→ **Task to complete**: Nothing but the lines from the one containing "In the scene, which" to the end of the data should be returned, exactly as written; pictures are omitted.

→ **Supplied data**:
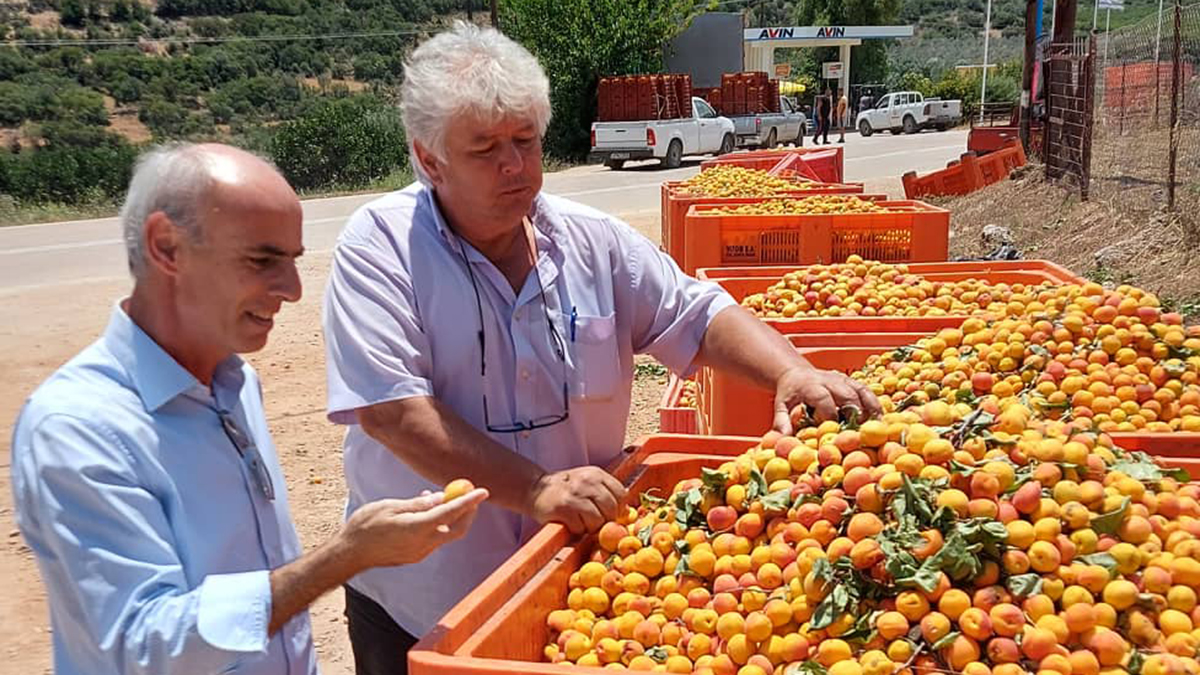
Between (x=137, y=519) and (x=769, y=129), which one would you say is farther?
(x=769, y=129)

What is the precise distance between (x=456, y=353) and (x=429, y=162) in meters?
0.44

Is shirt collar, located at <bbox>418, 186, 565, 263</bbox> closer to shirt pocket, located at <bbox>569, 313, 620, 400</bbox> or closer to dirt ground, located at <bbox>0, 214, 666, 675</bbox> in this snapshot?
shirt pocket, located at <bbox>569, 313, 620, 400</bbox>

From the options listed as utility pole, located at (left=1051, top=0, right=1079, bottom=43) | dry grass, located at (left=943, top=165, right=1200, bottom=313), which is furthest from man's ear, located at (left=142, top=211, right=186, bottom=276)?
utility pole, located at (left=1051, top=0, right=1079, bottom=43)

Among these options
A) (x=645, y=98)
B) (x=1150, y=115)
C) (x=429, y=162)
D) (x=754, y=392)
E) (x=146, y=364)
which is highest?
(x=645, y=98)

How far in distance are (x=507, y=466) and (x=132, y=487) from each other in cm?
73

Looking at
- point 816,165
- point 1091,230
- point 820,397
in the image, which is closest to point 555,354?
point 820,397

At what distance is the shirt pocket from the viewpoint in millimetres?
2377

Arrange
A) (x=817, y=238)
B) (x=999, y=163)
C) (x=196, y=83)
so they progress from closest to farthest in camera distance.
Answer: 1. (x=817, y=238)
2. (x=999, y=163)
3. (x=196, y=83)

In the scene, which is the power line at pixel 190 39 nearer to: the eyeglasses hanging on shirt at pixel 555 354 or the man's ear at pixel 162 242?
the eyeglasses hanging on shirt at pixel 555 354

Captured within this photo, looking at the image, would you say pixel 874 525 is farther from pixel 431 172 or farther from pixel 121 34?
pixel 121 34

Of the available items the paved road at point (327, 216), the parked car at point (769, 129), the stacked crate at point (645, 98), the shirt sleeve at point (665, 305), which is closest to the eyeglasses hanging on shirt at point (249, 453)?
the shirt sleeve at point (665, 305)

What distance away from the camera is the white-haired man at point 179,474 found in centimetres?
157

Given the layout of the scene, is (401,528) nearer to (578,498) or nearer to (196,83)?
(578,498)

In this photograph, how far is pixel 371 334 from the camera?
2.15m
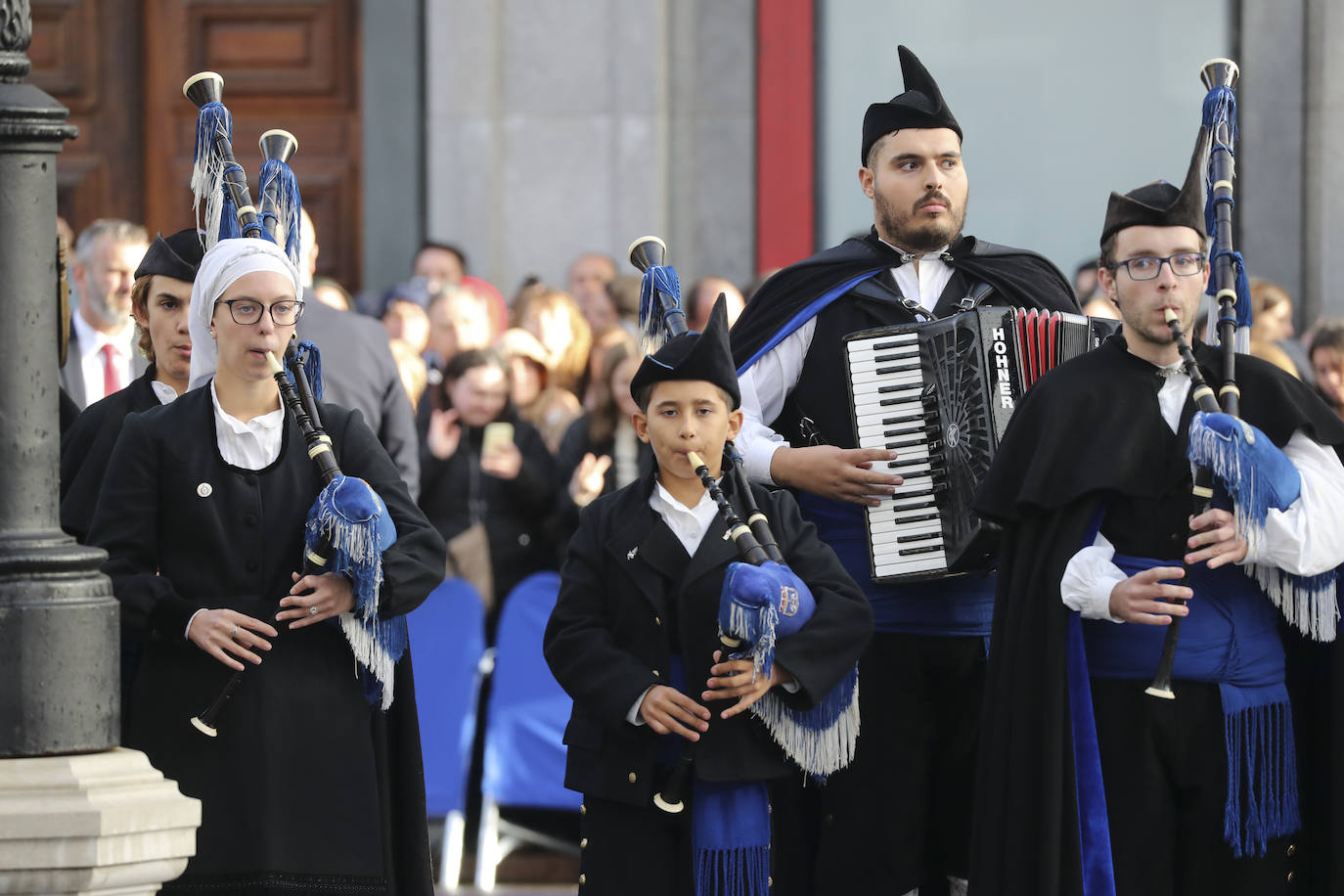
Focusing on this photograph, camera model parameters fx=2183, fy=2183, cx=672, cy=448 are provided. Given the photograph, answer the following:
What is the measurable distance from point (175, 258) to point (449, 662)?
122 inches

→ **Solved exercise**:
In the scene, which is the power line at pixel 190 39 nearer to: the eyeglasses hanging on shirt at pixel 555 354 or the man's ear at pixel 162 242?
the eyeglasses hanging on shirt at pixel 555 354

Captured within this photo, looking at the image, would you say pixel 874 525 is farther from pixel 431 172 or farther from pixel 121 34?
pixel 121 34

Of the available items the paved road at point (327, 216), the parked car at point (769, 129), the stacked crate at point (645, 98), the shirt sleeve at point (665, 305), which is closest to the eyeglasses hanging on shirt at point (249, 453)?
the shirt sleeve at point (665, 305)

What distance away from the camera is the white-haired man at point 179,474 found in centimetres?
157

Given the layout of the scene, is (401,528) nearer to (578,498) or nearer to (196,83)?
(578,498)

In this photograph, how far is pixel 371 334 from the camera?
2.15m
Focusing on this photograph, camera model parameters fx=2183, fy=2183, cx=672, cy=448 are provided. Given the photograph, answer the following:
What is the measurable distance from point (175, 258) to point (449, 662)?
122 inches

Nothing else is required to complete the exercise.